Selwyn Pieters and Brian Noble have filed a notice of motion for leave to appeal after a Divisional Court ruling found the pair was not discriminated against during a confrontation with the Peel Law Association four years ago.

Pieters and Noble were awarded $2,000 each in 2010 after the Human Rights Tribunal of Ontario found the Peel Law Association and association administrator, Melissa Firth, discriminated against the pair by asking them to provide identification in the association’s lawyers’ lounge at the Brampton, Ont. courthouse.

The law association sought judicial review of the tribunal’s ruling in Jan. 2011 and last month the Divisional Court ruled in favour of the association, ordering costs of $20,000. Writing in Peel Law Association v. Pieters last month, Justice Sandra Chapnik found the tribunal erred in “unreasonably determining” a case of prima facie discrimination had been established and unfairly placed the onus on Firth to refute the alleged discrimination.

“The undisputed evidence was that Ms. Firth’s duties included asking for identification to confirm the admissibility of persons in the lounge and library. Her position at the hearing was that she acted on this occasion in the context of those duties,” wrote Chapnik. “By improperly reversing the burden of proof, the Tribunal placed her in the difficult position of trying to prove a negative, namely, that her conduct in the performance of her routine duties was not motivated by race and colour. With respect, the Tribunal erred in doing so.”

Pieters and Noble argue in their leave to appeal motion that the Divisional Court erred in granting an application for judicial review, failed to show necessary deference to the tribunal, and failed to recognize the appropriate standard of review was reasonableness.

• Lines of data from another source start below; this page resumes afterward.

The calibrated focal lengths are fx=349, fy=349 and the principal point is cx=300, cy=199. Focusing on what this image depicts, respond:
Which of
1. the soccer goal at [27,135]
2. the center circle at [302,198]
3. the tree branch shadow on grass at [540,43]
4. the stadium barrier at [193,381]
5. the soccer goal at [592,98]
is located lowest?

The two lawyers also argue the Divisional Court erred in finding the tribunal reversed the onus of proof of discrimination, erred in determining a human rights applicant must prove there was an intention or motivation to discriminate, and erred in reinstating the prima facie test for discrimination, while also failing to apply applicable case law.

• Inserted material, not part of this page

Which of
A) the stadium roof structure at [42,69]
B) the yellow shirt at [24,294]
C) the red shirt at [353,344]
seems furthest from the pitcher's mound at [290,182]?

“The Divisional Court erred in law in granting the application for judicial review, quashing the decision of the Tribunal, dismissing the application to the Tribunal, and awarding costs in the face of these errors,” the motion states. “The issues in this case, which involve the appropriate standard of review, the appropriate evidentiary standard to be applied to cases of discrimination, and the appropriate legal test for finding discrimination, involve questions of public interest and importance. These matters will impact the development of jurisprudence in human rights and administrative law in Ontario.”

According to court documents, Firth had approached Pieters, Noble, and articling student Paul Waldron in May 2008 inside the association’s lounge, asking them for identification. The lounge is only open to lawyers, and Firth routinely asked lounge members for identification. Pieters, Noble, and Waldron were not robed at the time, but were each wearing business suits.

Pieters told Firth asking the group for identification was akin to racial discrimination, and felt the group was singled out for identification from a small group of other lounge members based on their race.

Firth later told her supervisors of the confrontation and was encouraged to post signs in the association’s lounge and library informing all users identification would be requested unless they were robed.